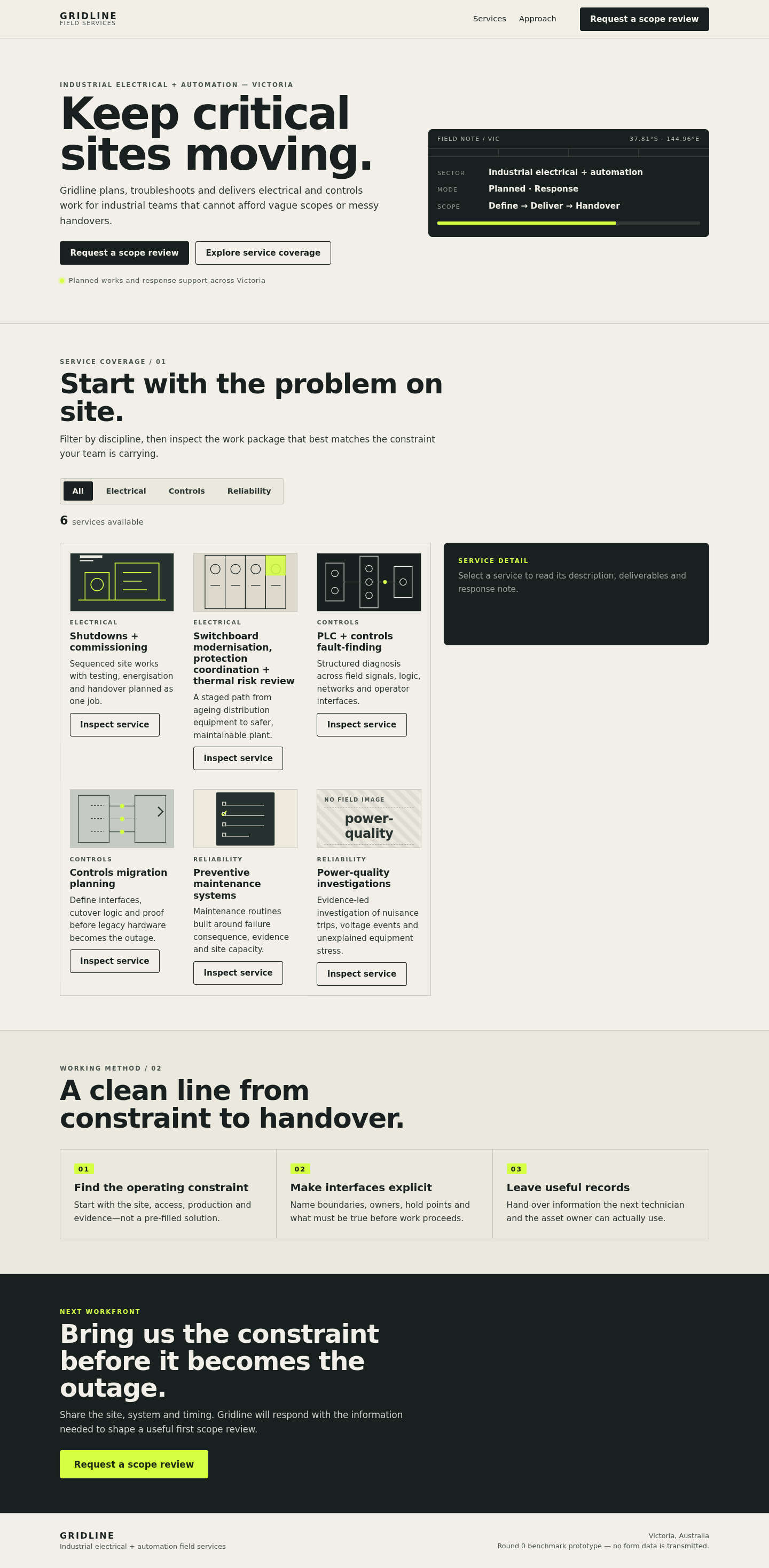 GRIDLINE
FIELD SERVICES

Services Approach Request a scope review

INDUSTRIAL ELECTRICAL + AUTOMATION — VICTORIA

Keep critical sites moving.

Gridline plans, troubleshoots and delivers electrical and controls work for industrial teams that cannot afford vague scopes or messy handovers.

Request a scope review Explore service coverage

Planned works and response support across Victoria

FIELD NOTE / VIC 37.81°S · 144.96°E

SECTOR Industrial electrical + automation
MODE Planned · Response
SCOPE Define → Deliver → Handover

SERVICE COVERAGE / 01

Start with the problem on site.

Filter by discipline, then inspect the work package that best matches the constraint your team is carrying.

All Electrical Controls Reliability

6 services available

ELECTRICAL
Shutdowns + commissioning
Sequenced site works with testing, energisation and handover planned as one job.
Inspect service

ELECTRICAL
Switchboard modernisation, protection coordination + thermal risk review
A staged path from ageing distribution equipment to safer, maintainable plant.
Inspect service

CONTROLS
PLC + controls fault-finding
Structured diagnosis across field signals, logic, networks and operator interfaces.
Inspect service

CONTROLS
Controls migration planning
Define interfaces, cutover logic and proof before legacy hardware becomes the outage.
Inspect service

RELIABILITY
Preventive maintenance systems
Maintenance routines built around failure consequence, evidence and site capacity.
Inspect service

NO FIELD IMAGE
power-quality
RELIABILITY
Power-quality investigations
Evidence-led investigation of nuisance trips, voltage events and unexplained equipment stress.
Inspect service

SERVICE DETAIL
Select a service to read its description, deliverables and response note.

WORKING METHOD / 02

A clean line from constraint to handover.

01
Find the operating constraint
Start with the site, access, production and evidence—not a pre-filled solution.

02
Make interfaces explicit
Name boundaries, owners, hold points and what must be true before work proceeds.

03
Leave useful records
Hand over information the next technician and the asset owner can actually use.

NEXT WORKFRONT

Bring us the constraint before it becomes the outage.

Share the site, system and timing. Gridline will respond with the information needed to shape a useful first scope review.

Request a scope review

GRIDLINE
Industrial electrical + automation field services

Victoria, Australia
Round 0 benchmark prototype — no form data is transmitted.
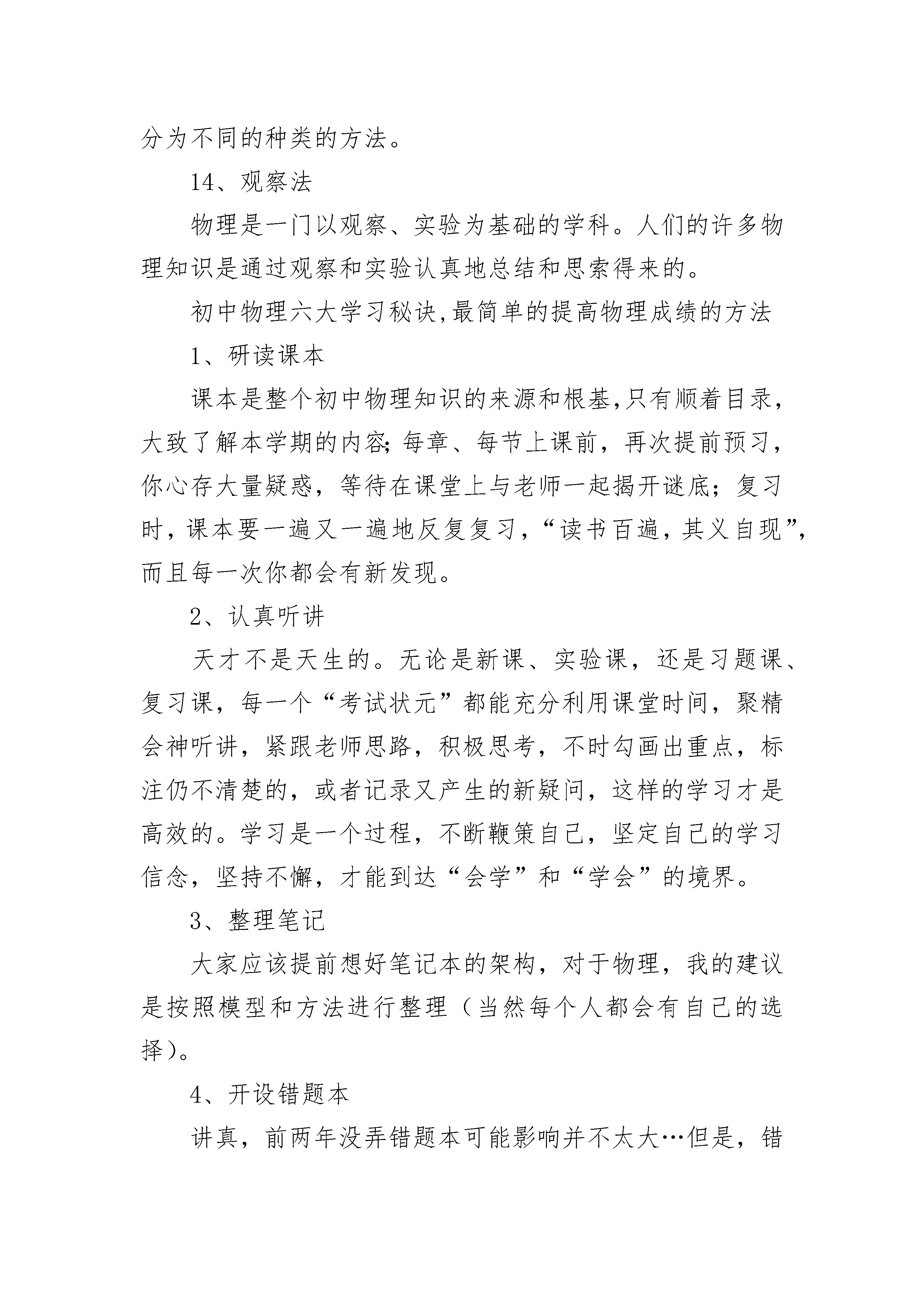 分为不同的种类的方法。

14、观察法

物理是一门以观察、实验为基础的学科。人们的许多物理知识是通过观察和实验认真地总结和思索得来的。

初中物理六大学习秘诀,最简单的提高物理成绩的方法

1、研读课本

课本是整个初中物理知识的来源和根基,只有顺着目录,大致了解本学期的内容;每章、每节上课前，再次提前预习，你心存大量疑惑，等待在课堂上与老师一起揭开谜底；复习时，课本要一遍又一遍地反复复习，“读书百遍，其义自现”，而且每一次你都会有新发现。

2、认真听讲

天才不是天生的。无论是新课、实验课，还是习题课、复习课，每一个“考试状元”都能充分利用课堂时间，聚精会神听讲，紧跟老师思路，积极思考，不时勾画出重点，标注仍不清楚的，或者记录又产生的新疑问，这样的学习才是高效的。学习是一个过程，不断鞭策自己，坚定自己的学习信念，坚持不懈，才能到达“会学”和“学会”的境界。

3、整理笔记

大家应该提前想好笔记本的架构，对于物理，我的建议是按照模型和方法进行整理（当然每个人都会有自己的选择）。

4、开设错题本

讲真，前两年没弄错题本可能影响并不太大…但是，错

···

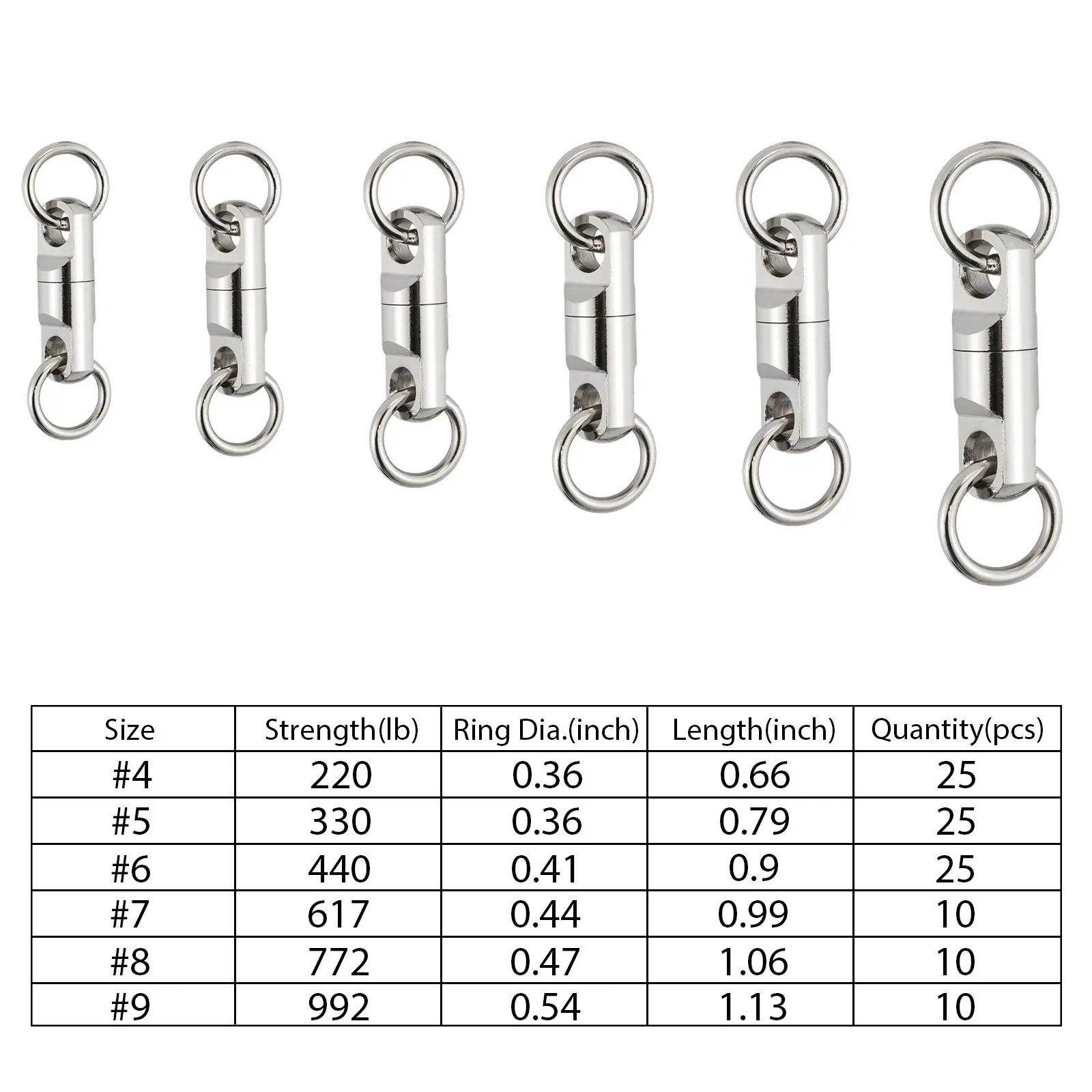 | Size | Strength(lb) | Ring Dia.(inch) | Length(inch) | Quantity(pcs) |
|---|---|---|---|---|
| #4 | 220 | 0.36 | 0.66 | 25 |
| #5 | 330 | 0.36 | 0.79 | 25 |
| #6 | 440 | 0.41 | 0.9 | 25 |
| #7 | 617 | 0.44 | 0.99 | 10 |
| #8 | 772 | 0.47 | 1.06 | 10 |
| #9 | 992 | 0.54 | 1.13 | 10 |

···

About this task
All lines in the data that contain the word "Start" should be copied.

Task response
Start with the problem on site.
Start with the site, access, production and evidence—not a pre-filled solution.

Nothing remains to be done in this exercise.